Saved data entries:
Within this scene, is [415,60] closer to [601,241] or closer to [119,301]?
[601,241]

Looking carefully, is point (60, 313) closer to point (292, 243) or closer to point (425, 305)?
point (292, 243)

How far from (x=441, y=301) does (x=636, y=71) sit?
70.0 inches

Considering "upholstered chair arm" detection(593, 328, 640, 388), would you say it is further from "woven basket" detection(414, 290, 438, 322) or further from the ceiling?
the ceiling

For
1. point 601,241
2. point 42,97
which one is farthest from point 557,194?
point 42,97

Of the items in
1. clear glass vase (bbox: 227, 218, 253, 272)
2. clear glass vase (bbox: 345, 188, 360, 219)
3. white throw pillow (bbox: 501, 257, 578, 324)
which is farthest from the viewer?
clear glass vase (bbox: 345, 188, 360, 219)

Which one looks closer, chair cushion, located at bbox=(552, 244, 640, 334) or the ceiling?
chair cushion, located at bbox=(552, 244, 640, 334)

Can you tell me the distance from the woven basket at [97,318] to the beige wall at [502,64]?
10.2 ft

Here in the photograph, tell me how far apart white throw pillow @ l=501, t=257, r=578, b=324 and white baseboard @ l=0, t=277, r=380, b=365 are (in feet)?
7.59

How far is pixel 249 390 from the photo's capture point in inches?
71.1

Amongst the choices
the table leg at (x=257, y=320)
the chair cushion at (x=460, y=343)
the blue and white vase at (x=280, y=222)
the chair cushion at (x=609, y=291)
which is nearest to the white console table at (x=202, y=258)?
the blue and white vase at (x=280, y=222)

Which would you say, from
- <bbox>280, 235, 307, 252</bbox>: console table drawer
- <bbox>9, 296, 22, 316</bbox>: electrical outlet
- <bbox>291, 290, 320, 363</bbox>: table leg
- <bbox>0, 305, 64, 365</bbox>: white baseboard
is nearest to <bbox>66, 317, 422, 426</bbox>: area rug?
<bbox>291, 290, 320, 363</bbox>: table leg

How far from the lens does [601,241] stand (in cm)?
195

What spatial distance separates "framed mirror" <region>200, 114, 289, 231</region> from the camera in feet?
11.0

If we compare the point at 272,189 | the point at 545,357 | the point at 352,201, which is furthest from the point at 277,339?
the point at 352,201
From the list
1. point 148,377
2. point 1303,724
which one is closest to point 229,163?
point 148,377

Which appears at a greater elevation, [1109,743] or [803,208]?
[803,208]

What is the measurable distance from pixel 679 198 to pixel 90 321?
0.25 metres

→ Objective: Copy out all of the material above, swapping each "woven basket" for "wicker basket" and leaving everything else untouched.

→ Full solution:
Within this scene, is [415,60] closer to [601,241] or closer to [119,301]?
[601,241]

Looking carefully, is point (60, 313) closer to point (292, 243) or closer to point (425, 305)?
point (292, 243)

How far from (x=441, y=301) does (x=636, y=71) sit?
70.0 inches

Considering "upholstered chair arm" detection(593, 328, 640, 388), would you say it is further from "wicker basket" detection(414, 290, 438, 322) or further from the ceiling?
the ceiling

For
1. point 601,241
2. point 42,97
which one is farthest from point 557,194?
point 42,97

Of the items in
1. clear glass vase (bbox: 227, 218, 253, 272)
2. clear glass vase (bbox: 345, 188, 360, 219)
3. white throw pillow (bbox: 501, 257, 578, 324)
which is farthest from the viewer?
clear glass vase (bbox: 345, 188, 360, 219)

Which one looks closer, chair cushion, located at bbox=(552, 244, 640, 334) or the ceiling?
chair cushion, located at bbox=(552, 244, 640, 334)

Can you tell me the distance from the wicker basket at [97,318] to the beige wall at [502,64]?
10.2 ft

Here in the photograph, tell me how far apart white throw pillow @ l=501, t=257, r=578, b=324 and white baseboard @ l=0, t=277, r=380, b=365 are (in feet)?
7.59

How far is pixel 249 390 from the photo's capture point in inches?
71.1

Amongst the choices
the table leg at (x=257, y=320)
the chair cushion at (x=460, y=343)
the blue and white vase at (x=280, y=222)
the chair cushion at (x=609, y=291)
which is nearest to the white console table at (x=202, y=258)?
the blue and white vase at (x=280, y=222)

Which would you say, from
- <bbox>280, 235, 307, 252</bbox>: console table drawer
- <bbox>9, 296, 22, 316</bbox>: electrical outlet
- <bbox>291, 290, 320, 363</bbox>: table leg
- <bbox>0, 305, 64, 365</bbox>: white baseboard
is nearest to <bbox>66, 317, 422, 426</bbox>: area rug?
<bbox>291, 290, 320, 363</bbox>: table leg

How far from the lens does [601,241] stand (in cm)?
195

What spatial distance separates "framed mirror" <region>200, 114, 289, 231</region> from the camera in feet?
11.0

If we compare the point at 272,189 | the point at 545,357 | the point at 352,201, which is furthest from the point at 277,339?
the point at 352,201
From the list
1. point 148,377
2. point 1303,724
which one is closest to point 229,163?
point 148,377

Which appears at a greater elevation, [1109,743] or [803,208]?
[803,208]

What is the measurable distance from pixel 679 198 to pixel 90 321?
0.25 metres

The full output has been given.